A TOUGH COOKIE
Food-wise, my worries had been for naught. Even with the need for a couple of Pepto-Bismols, Mom proved tougher than most of the backpackers I'd traveled with. Sticking to a vegetarian diet -- easy to do in India -- Mom developed a taste for the local cuisine. Lentil soup, vegetable cutlets, masala dosas (enormous, crispy crepes stuffed with potatoes and peas) and fresh lime sodas became our staples.
What she couldn't handle were the aggressive hawkers. As we emerged from the Taj Mahal or waited for our elephant ride below Jaipur's Amber Fort, packs of insistent touts pressed in on us with satchels full of wooden chess sets, silver bracelets and mirrored sandals, onyx eggs and marble trivets. They surrounded Mom, tugging at her sleeves. "Hello . . . you buy . . . 50 rupees . . . OK, 20 rupees . . . yes, yes, 10 rupees. . . ."

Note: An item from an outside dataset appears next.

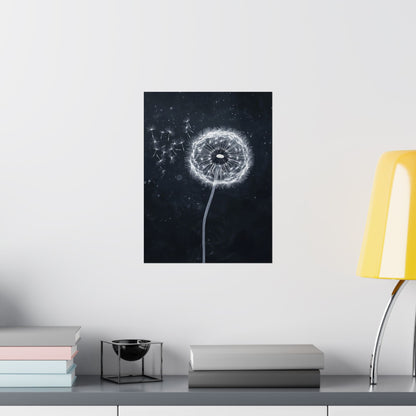 Just Dandy Dandelion Inspirational Fine Art Print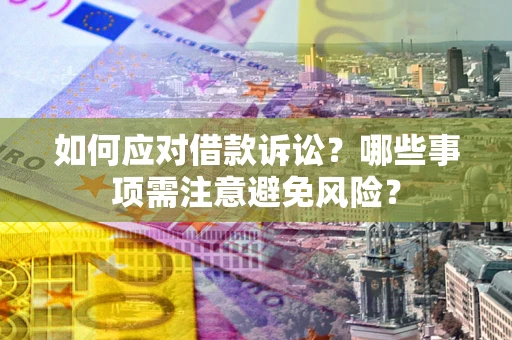 武汉如何应对借款诉讼？哪些事项需注意避免风险？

My mother cowered, waving her arms as if besieged by gnats. "I can't stand this!" she'd cry, trying to find an escape route. I'd take her arm and lead her to the safety of our car.
As she rolled up the windows despite the furious heat, I asked: "How could a woman who directed a day-care center for welfare mothers, surrounded all day by screaming kids, be intimidated by a few guys selling postcards and trinkets? Why were the kids any easier to handle?"
"I was bigger than they were," she replied.
Such aggression was not a problem in Udaipur. The relaxed city -- with its labyrinthine palaces, painting galleries and tradition of independence -- is a portal onto Rajasthan's past. Posh restaurants serve Mughal curries, and festooned boats ply the romantic lake.
Among Mom's few complaints was that there had been little natural charm in the places we visited. "The beauty in India," she said, "is all in the culture, the history, the monuments."
I hoped Udaipur would demonstrate otherwise.
We arrived at the Fateh Prakash Palace hotel and found a table at the outdoor restaurant. It was a sultry afternoon, and we surveyed the view over Lake Pichola -- with the Taj Lake Palace Hotel resting on its surface like a mirage.
"Well, this is lovely," Mom said as we munched on pakoras and sipped Kingfisher beers. A sitar and tabla duet played an afternoon raga. "It's good to finally see some natural beauty."
I kept silent, loath to remind her that the lake was artificial -- but she was a step ahead of me. "At least the mountains are natural," she said.
The next morning, we visited Nagda, a nearby temple complex built in the 10th century. It was an unexpected gem, surrounded by flowers and trees. The ancient Hindu shrines were covered inside and out with exquisite marble carvings. Here, again, was a place where natural and cultural beauty worked together. It put my mother in an expansive mood.
Before leaving, we stopped at a table where an artist was selling small, modernistic statues of Ganesh, the elephant-headed god of auspicious beginnings. Mom purchased one.
Idol-worship is forbidden in Judaism. But Indian gods and goddesses are so colorful and compelling that Jewish travelers in Asia often succumb to the "Golden Calf syndrome." But my mother?
"Amazing," I said. "I never thought I'd see you, of all people, buying a graven image!"
She shrugged. "I won't pray to this. It's just a fanciful, mythological creature. A souvenir, not a manifestation of God."